Client Alert
Protecting Trade Secrets During the Pandemic
April 24, 2020
As more employees are furloughed and laid-off during the COVID-19 pandemic, now is the ideal time to update your trade secret protection program. After all, taking company information is easy for an insider: forward emails to a personal account, copy files from a company laptop to a USB drive, or use a smart phone to scan paper documents.
So how often does this happen? The Ponemon Institute surveyed nearly 1,000 Americans who left an employer during the 2007-08 financial crisis. The survey found that 59% took company data, 67% admitted to using their former employer’s confidential data to find a new job, and 68% intended to use company information on a new job. The current risks are much greater because entire workforces have transitioned to working from home.

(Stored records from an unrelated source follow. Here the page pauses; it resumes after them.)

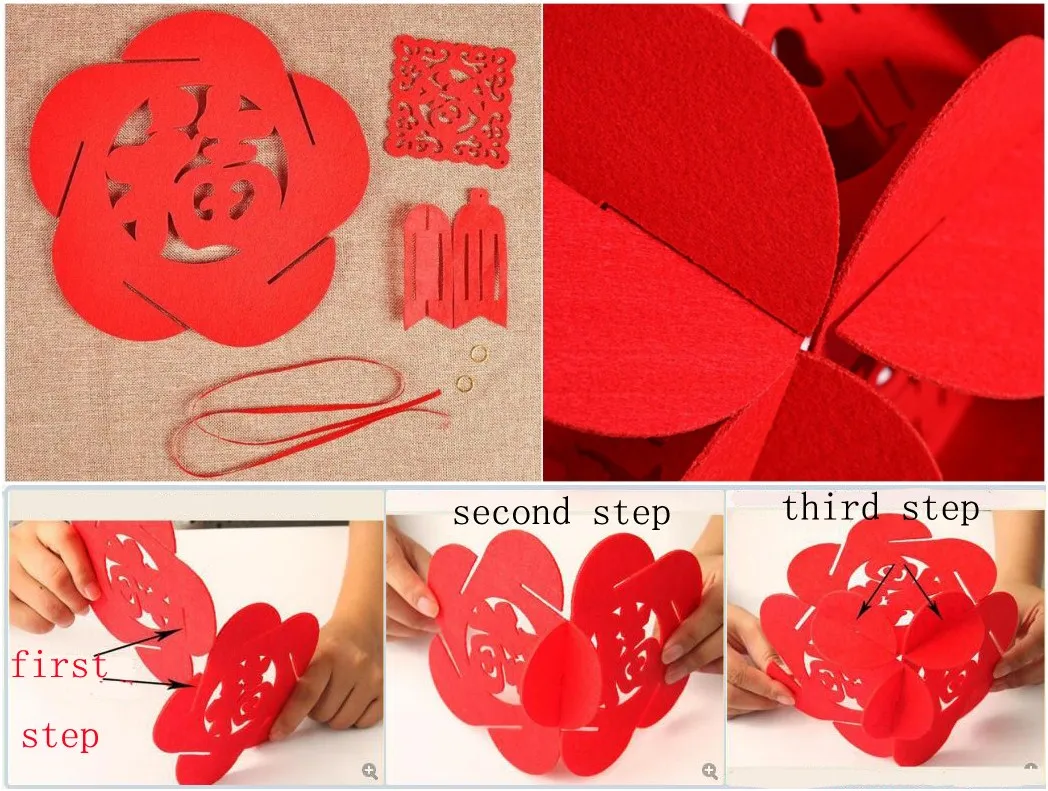 福

first step

second step

third step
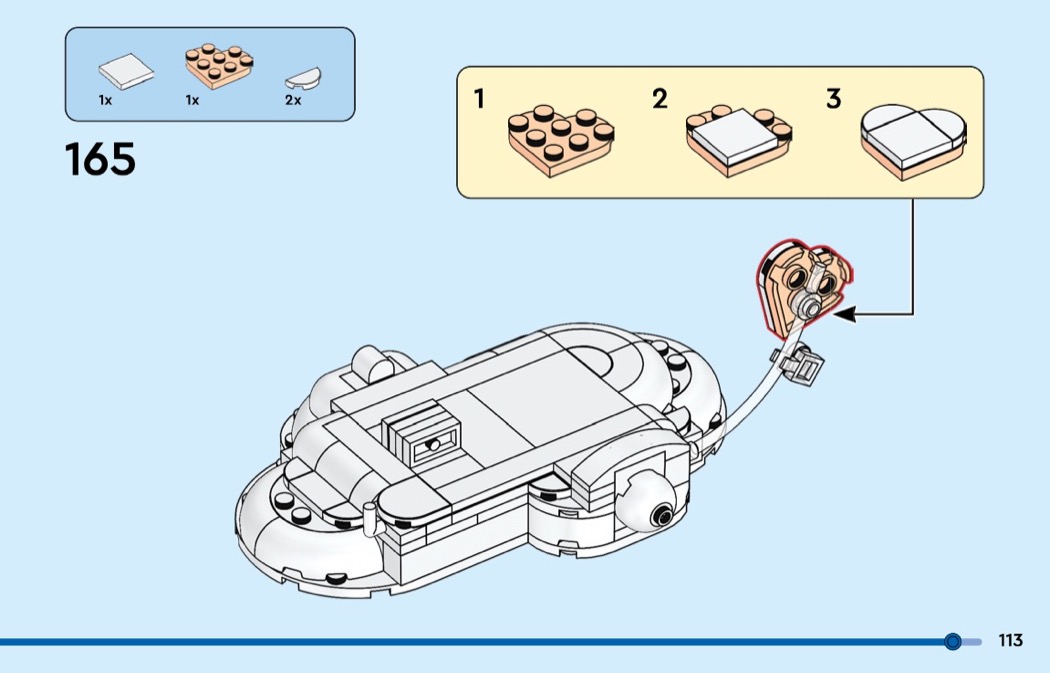 1x 1x 2x

165

1 2 3

113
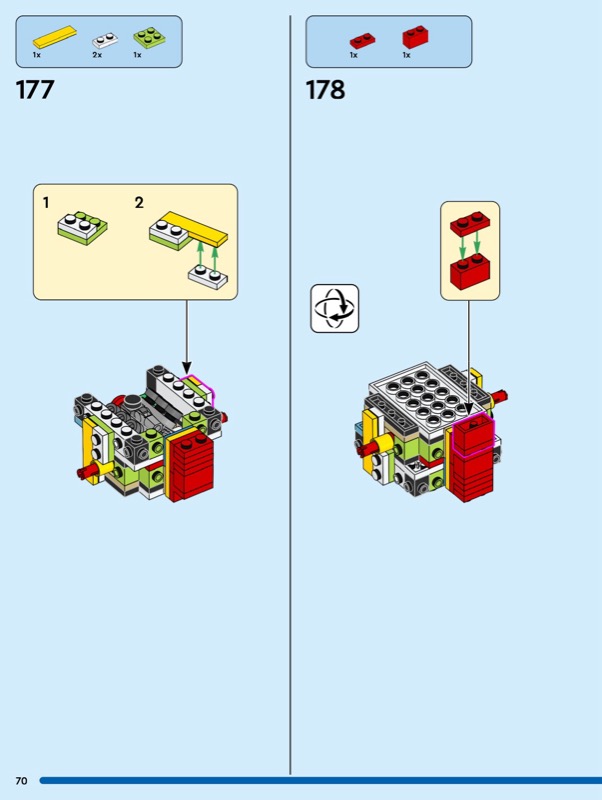 1x 2x 1x

177

1 2

1x 1x

178

70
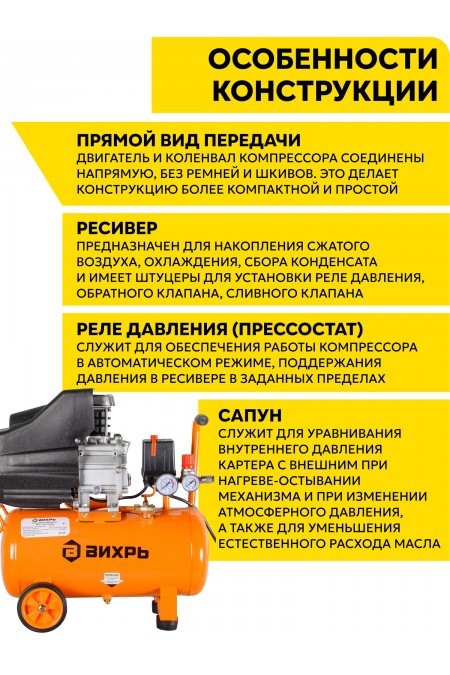 ОСОБЕННОСТИ КОНСТРУКЦИИ

ПРЯМОЙ ВИД ПЕРЕДАЧИ
ДВИГАТЕЛЬ И КОЛЕНВАЛ КОМПРЕССОРА СОЕДИНЕНЫ НАПРЯМУЮ, БЕЗ РЕМНЕЙ И ШКИВОВ. ЭТО ДЕЛАЕТ КОНСТРУКЦИЮ БОЛЕЕ КОМПАКТНОЙ И ПРОСТОЙ

РЕСИВЕР
ПРЕДНАЗНАЧЕН ДЛЯ НАКОПЛЕНИЯ СЖАТОГО ВОЗДУХА, ОХЛАЖДЕНИЯ, СБОРА КОНДЕНСАТА И ИМЕЕТ ШТУЦЕРЫ ДЛЯ УСТАНОВКИ РЕЛЕ ДАВЛЕНИЯ, ОБРАТНОГО КЛАПАНА, СЛИВНОГО КЛАПАНА

РЕЛЕ ДАВЛЕНИЯ (ПРЕССОСТАТ)
СЛУЖИТ ДЛЯ ОБЕСПЕЧЕНИЯ РАБОТЫ КОМПРЕССОРА В АВТОМАТИЧЕСКОМ РЕЖИМЕ, ПОДДЕРЖАНИЯ ДАВЛЕНИЯ В РЕСИВЕРЕ В ЗАДАННЫХ ПРЕДЕЛАХ

САПУН
СЛУЖИТ ДЛЯ УРАВНИВАНИЯ ВНУТРЕННЕГО ДАВЛЕНИЯ КАРТЕРА С ВНЕШНИМ ПРИ НАГРЕВЕ-ОСТЫВАНИИ МЕХАНИЗМА И ПРИ ИЗМЕНЕНИИ АТМОСФЕРНОГО ДАВЛЕНИЯ, А ТАКЖЕ ДЛЯ УМЕНЬШЕНИЯ ЕСТЕСТВЕННОГО РАСХОДА МАСЛА

ВИХРЬ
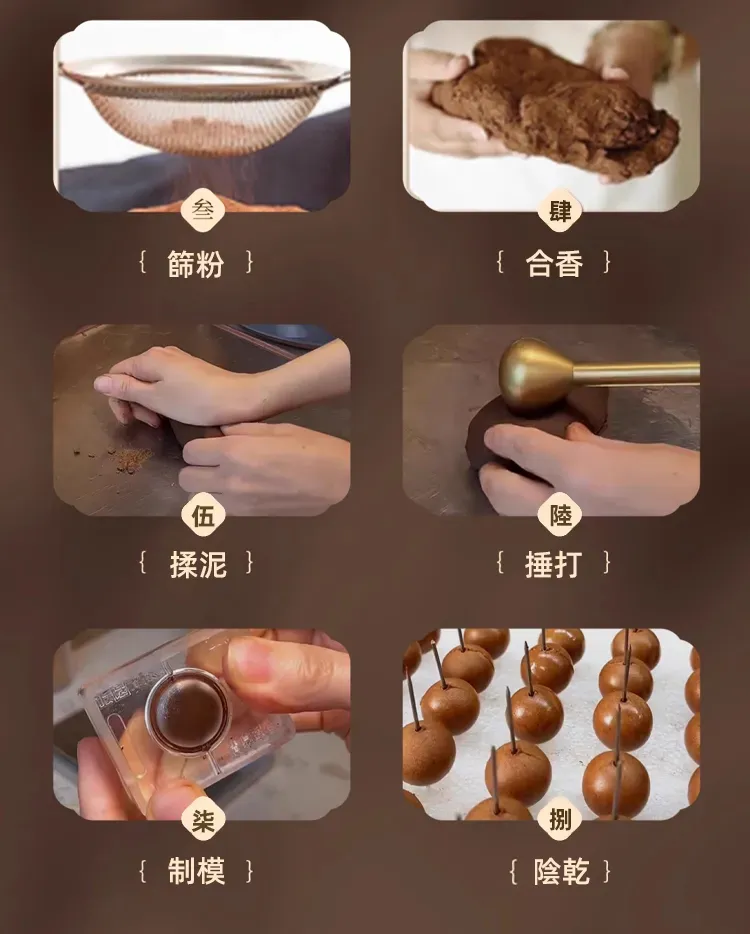 叁
{ 篩粉 }

肆
{ 合香 }

伍
{ 揉泥 }

陸
{ 捶打 }

柒
{ 制模 }

捌
{ 陰乾 }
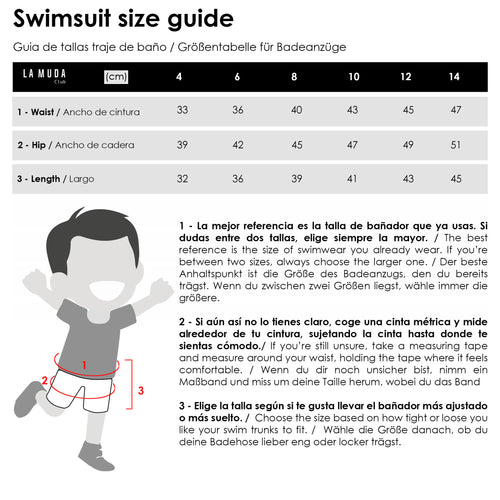 Swimsuit size guide

Guia de tallas traje de baño / Größentabelle für Badeanzüge

| LA MUDA Club (cm) | 4 | 6 | 8 | 10 | 12 | 14 |
|---|---|---|---|---|---|---|
| 1 - Waist / Ancho de cintura | 33 | 36 | 40 | 43 | 45 | 47 |
| 2 - Hip / Ancho de cadera | 39 | 42 | 45 | 47 | 49 | 51 |
| 3 - Length / Largo | 32 | 36 | 39 | 41 | 43 | 45 |

1

2

3

1 - La mejor referencia es la talla de bañador que ya usas. Si dudas entre dos tallas, elige siempre la mayor. / The best reference is the size of swimwear you already wear. If you're between two sizes, always choose the larger one. / Der beste Anhaltspunkt ist die Größe des Badeanzugs, den du bereits trägst. Wenn du zwischen zwei Größen liegst, wähle immer die größere.

2 - Si aún así no lo tienes claro, coge una cinta métrica y mide alrededor de tu cintura, sujetando la cinta hasta donde te sientas cómodo./ If you're still unsure, take a measuring tape and measure around your waist, holding the tape where it feels comfortable. / Wenn du dir noch unsicher bist, nimm ein Maßband und miss um deine Taille herum, wobei du das Band

3 - Elige la talla según si te gusta llevar el bañador más ajustado o más suelto. / Choose the size based on how tight or loose you like your swim trunks to fit. / Wähle die Größe danach, ob du deine Badehose lieber eng oder locker trägst.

What Employers Can Do About It: Effective Off-Boarding
As discussed in our April 10, 2020 Client Alert, there are a number of measures companies can take to reduce the risk that discharged employees will retain trade secrets. One of the most important aspects of a successful trade secret program is the exit interview. However, because of the pandemic, employers are facing unique challenges in conducting exit interviews remotely. Further complicating matters, employers may be forced to off-board many employees at once. It is critical to develop a simple and effective plan. Consider the following steps, easily remembered with the acronym P.A.I.D.
Prepare. Prior to the videoconference exit interview, identify which agreements are in place with the particular employee. If the employee executed a restrictive covenant agreement (such as a non-compete), review it during the exit interview and provide an electronic copy. Even when employees have no formal agreement, remind them of their obligations under laws such as the state Uniform Trade Secrets Act and the federal Defend Trade Secrets Act. Prepare an Exit Certification, which the employee must sign electronically, stating that he or she has returned all company information, documents, and other property.
Ask. Confirm the employee’s contact information and ask about his or her future plans, including the name of any new employer and the types of projects he or she will be handling. It may be necessary to send a reminder letter to the employee regarding his or her confidentiality obligations, or a cease and desist letter to the new employer.
Inventory. Take an inventory of any company property or information – physical and electronic – that the employee took off-site. During the exit interview, officially confirm this inventory with the employee and establish a plan for the return or destruction of company information. Send the employee pre-paid or flat rate shipping boxes or engage a courier service. Work with a computer forensic specialist to determine how to locate and permanently delete electronically saved information.
Disable. Immediately cut off the employee’s access. While IT departments have grown in sophistication in the last decade, an amazing 24% of workers in the Ponemon survey said that they still had access to the company’s computer network after leaving. Of that group, 20% still had network access over one week after their employment ended.
Finally, keep clear records. If an employee is dishonest during the off-boarding process, the company may be more successful when seeking an injunction. For example, in states that recognize the inevitable disclosure doctrine, some courts are more willing to restrain an ex-employee when they are not trustworthy.
Special Considerations for Furloughed Employees
Because furloughed personnel are technically still employees of the company, they present unique circumstances with respect to trade secrets and confidential information. However, companies should still implement an off-boarding process for furloughed employees. At a minimum, furloughed employees should (1) be required to return confidential information and trade secret materials to the company; and (2) no longer have access to company systems. Executing these steps in advance will reduce the likelihood that furloughed employees improperly use confidential information during their furlough period – such as leveraging the material to obtain another job.
Review Applicable State Laws to Assess Enforceability of Covenants Not to Compete
Finally, as many employers make the tough decision to reduce the size of their workforce, this is a good time to revisit the enforceability of their restrictive covenant agreements. The United States has a patchwork of state laws that vary considerably in how and when they enforce restrictive covenants. Adding to the confusion, many states are passing new legislation governing non-compete agreements, including two during the pandemic: Virginia and Indiana. What does this mean for employers now? Do not automatically assume that your restrictive covenants prevent employees from working at competitors following a reduction in force, layoff, or position elimination. Rather, employers should consult with counsel to discuss the law in the states where they operate.